BLAST searches of Chlamydomonas reinhardtii, Physcomitrella patens, Selaginella moellendorffii, and Volvox carteri genomes showed no LTP family sequences similar to OsC6. Phylogenetic analyses indicate that OsC6 was not grouped in two previously known LTP1 and LTP2 subfamilies (Boutrot et al., 2008), and OsC6 only shares 22% and 17% identity with the anther-specific LTPs YY1 and OsC4, respectively (Supplemental Fig. S4). In rice, YY1 and OsC4 transcripts were observed in tapetal cells and peripheral cells of the vascular bundle at stage 9 (Tsuchiya et al., 1992; Hihara et al., 1996), suggesting that OsC6 may have distinct functions in anther development from other LTPs.

In dicots, a number of studies showed that anther-specific oleosin-like proteins are likely involved in lipidic transport from the tapetum to the microspore surface (Murphy, 2001). The most significant difference of tapetum between monocots and dicots is that monocots do not form tapetosomes for lipid transport in tapetal cells, while dicots have lipidic tapetosomes, suggesting a difference in the development of lipidic structures of pollen exine between monocots and dicots. Generally, oleosin-like proteins consist of three domains with a size between 14 and 60 kD (Huang, 1996): the N-terminal hydrophilic domain, the central hydrophobic region, and the C-terminal hydrophilic domain. The middle of the domain was assumed to play a key role in oleosin structure and targeting to lipid bodies in tapetosomes or elaioplasts (Murphy, 2001). OsC6 has a similar structure to other LTPs from rice, maize, and wheat, putatively with a hydrophobic cavity for binding a variety of fatty acids, phospholipids, glycolipids, steroids, and acyl-CoA (Sodano et al., 1997; Lee et al., 1998; Hamilton, 2004). Furthermore, the C-terminal domain of oleosin-like protein can be cleaved, forming a mature protein that constitutes the major protein component of the pollen coat or tryphine in dicots (Roberts et al., 1991, 1993, 1995). OsC6 putatively transfers lipid precursors from the tapetum to the anther locule, playing a key role in sporopollenin formation.

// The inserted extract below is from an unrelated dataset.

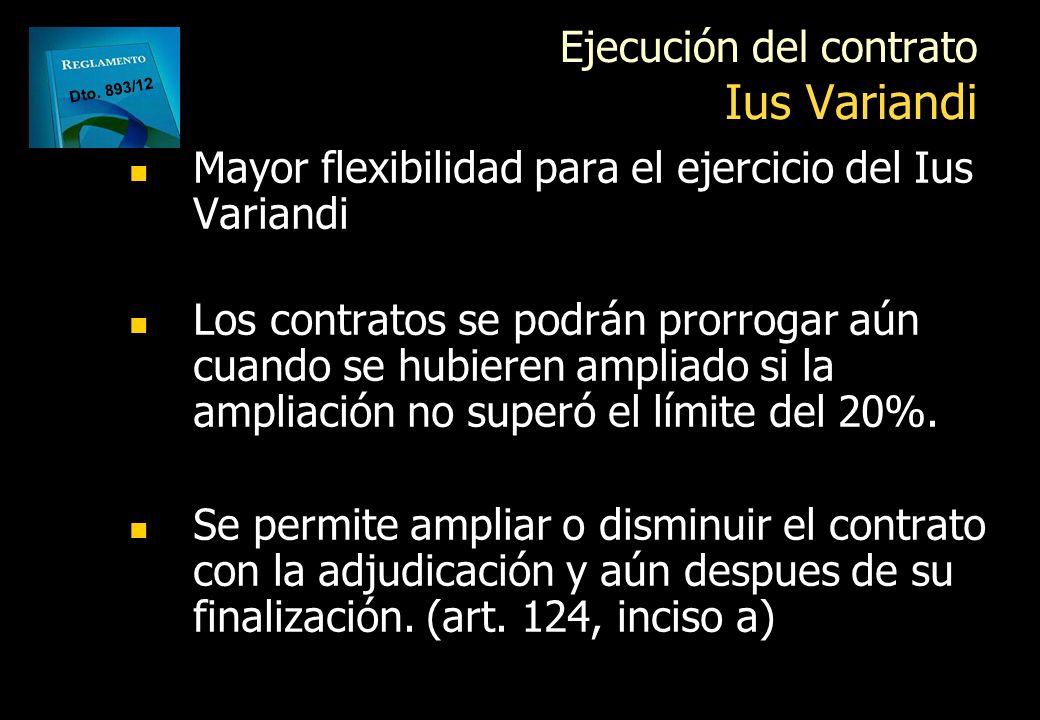 Ejecución del contrato Ius Variandi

In monocots, another important gene involved in pollen wall formation is OsRAFTIN1. OsRAFTIN1 is required for pollen development, and OsRAFTIN1-silenced lines produced no or only a few seeds due to collapsed pollen grains. TEM observation showed that OsRAFTIN1-silenced lines seemed to have normal orbicular wall and orbicules as the wild type (Wang et al., 2003). Furthermore, OsRAFTIN1-silenced lines displayed delayed tapetal degeneration at stage 10 of anther development compared with the wild type, leading to incompletely degenerated anther wall layers at stage 13 during mature pollen grain formation (Wang et al., 2003). By contrast, OsC6-RNAi lines displayed defective development of orbicules and pollen exine and normal tapetal degeneration. Moreover, OsRAFTIN1 is synthesized in the tapetum, packaged in orbicules, transported to microspores, and lastly targeted to the pollen exine (Wang et al., 2003), while OsC6 is widely distributed in the tapetal cytoplasm, the extracellular space between the tapetum and middle layer, as well as the anther locule and cuticle. These results suggest that OsC6 plays a distinct role from that of OsRAFTIN1 in determining tapetum development and pollen exine synthesis in rice.

OsC6 Is Regulated by TDR

As the innermost sporophytic layer within the anther wall, the tapetum undergoes active lipidic metabolism and timely degradation, which is crucial for microspore development and pollen maturation as well as anther cuticle formation in rice (Jung et al., 2006; Li et al., 2006, 2010; Zhang et al., 2008). TDR is a key regulator of tapetum development and pollen formation. tdr forms a normal primexine matrix with about 10- to 20-nm thickness outside the microspore plasma membrane, but no obvious sporopollenin accumulation onto the primexine of tdr microspores was observed (Zhang et al., 2008). There were 18 genes putatively involved in lipid transport and metabolism that were significantly altered in the tdr mutant by microarray analysis. Among these genes, seven were putatively related to lipid transfer: OsC6, OsC4 (Os08g43290), Os03g50960, Os03g46150, Os07g46210, OsRAFTIN1, and Os10g35180 (Zhang et al., 2008). In this study, we observed no expression signal of OsC6pro-GUS fusion in tdr, confirming that OsC6 is one direct regulatory target of TDR. Moreover, consistent with the expression pattern of TDR, OsC6 mRNA was mainly detectable in the tapetum. Intriguingly, expression of OsC6 using the TDR promoter in tdr caused abundant ectopic granules at the inner surface of tapetal cells, in contrast to the tdr mutant, which is devoid of these lipid-like granules, implying that OsC6 plays a crucial role in assigning lipidic precursors from the tapetum to microspores (Fig. 9).

Figure 9.
Proposed biological role of OsC6 in the formation of orbicules and pollen wall. The tapetum-specific expressed OsC6 is directly regulated by a bHLH transcription factor, TDR, and GAMYB during anther development. The OsC6 protein is widely distributed ...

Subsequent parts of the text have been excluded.